>> Begin DATASET ROWS
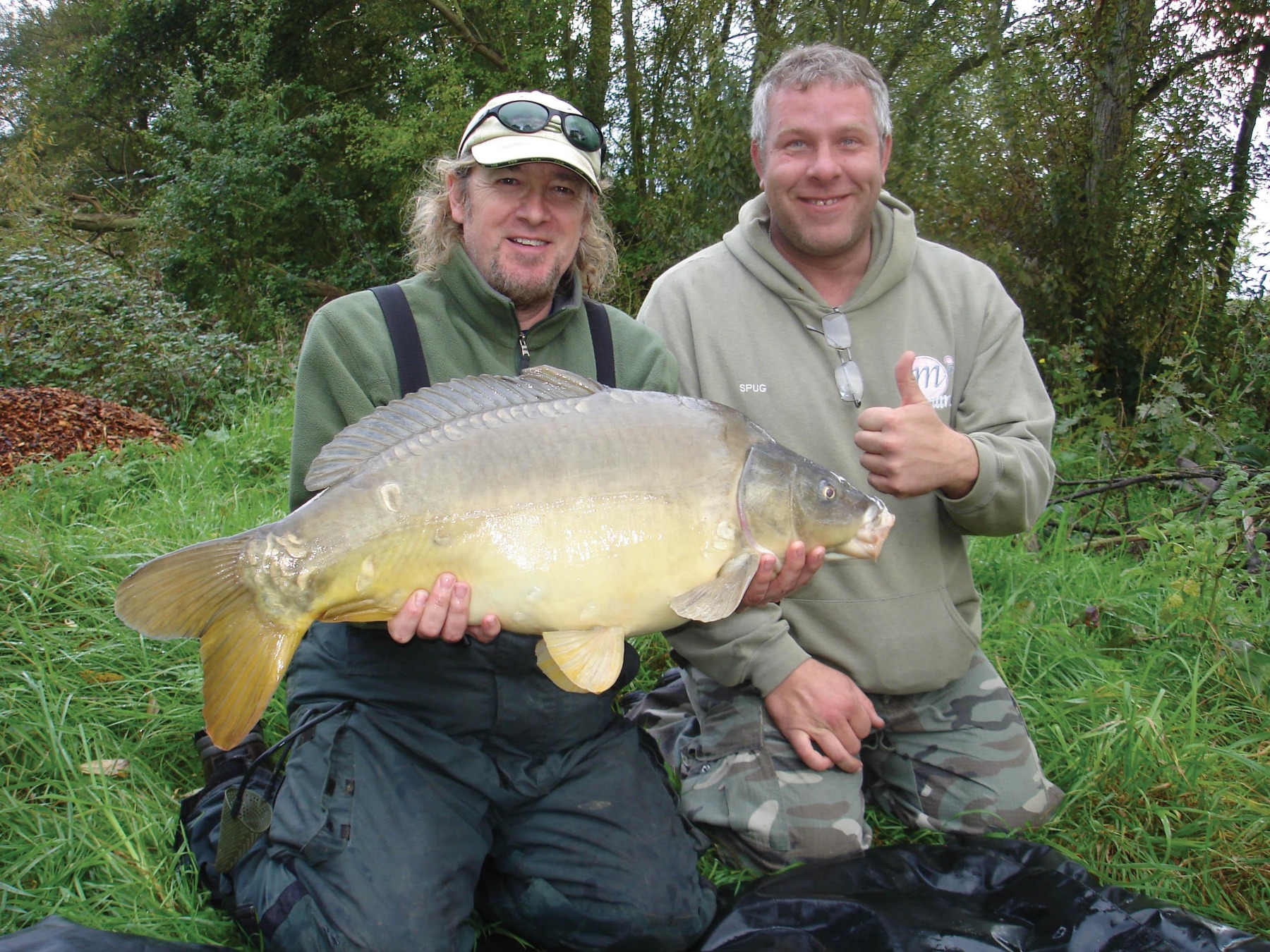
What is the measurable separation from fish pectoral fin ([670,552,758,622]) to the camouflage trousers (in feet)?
2.16

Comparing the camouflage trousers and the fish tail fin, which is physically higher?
the fish tail fin

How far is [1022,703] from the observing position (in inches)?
99.7

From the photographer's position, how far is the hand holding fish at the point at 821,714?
216cm

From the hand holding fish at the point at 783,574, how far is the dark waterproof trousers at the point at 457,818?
1.43 ft

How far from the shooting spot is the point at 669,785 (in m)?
2.11

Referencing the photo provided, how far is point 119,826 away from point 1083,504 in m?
3.61

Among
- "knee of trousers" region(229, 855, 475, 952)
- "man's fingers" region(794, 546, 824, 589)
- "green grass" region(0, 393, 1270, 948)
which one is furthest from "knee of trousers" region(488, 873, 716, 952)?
"man's fingers" region(794, 546, 824, 589)

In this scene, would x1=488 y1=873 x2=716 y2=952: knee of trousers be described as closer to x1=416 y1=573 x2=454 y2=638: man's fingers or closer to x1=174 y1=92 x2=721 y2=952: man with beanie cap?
x1=174 y1=92 x2=721 y2=952: man with beanie cap

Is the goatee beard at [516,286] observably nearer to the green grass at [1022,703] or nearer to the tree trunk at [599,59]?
the green grass at [1022,703]

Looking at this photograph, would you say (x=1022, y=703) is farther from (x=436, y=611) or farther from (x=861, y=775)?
(x=436, y=611)

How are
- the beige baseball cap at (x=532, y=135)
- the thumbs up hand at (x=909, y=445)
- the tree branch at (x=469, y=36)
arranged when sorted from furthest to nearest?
the tree branch at (x=469, y=36), the beige baseball cap at (x=532, y=135), the thumbs up hand at (x=909, y=445)

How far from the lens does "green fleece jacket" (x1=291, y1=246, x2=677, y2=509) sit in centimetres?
195

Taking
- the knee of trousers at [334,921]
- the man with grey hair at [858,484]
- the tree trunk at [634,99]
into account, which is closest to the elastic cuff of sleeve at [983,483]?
the man with grey hair at [858,484]

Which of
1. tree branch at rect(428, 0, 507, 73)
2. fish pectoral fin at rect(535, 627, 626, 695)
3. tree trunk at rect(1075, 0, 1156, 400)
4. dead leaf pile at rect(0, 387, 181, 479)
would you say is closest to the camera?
fish pectoral fin at rect(535, 627, 626, 695)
>> End DATASET ROWS
* [TASK DETAILS]:
Please render everything from the line containing "How far from the lens" down to the end of the data as a Markdown table with two columns, Row and Data line. Give each line a row number and leave out blank lines.

* [FULL OUTPUT]:
| Row | Data line |
|---|---|
| 1 | How far from the lens does "green fleece jacket" (x1=291, y1=246, x2=677, y2=509) sit in centimetres? |
| 2 | 195 |
| 3 | Taking |
| 4 | - the knee of trousers at [334,921] |
| 5 | - the man with grey hair at [858,484] |
| 6 | - the tree trunk at [634,99] |
| 7 | into account, which is closest to the elastic cuff of sleeve at [983,483]? |
| 8 | the man with grey hair at [858,484] |
| 9 | Which of |
| 10 | 1. tree branch at rect(428, 0, 507, 73) |
| 11 | 2. fish pectoral fin at rect(535, 627, 626, 695) |
| 12 | 3. tree trunk at rect(1075, 0, 1156, 400) |
| 13 | 4. dead leaf pile at rect(0, 387, 181, 479) |
| 14 | would you say is closest to the camera? |
| 15 | fish pectoral fin at rect(535, 627, 626, 695) |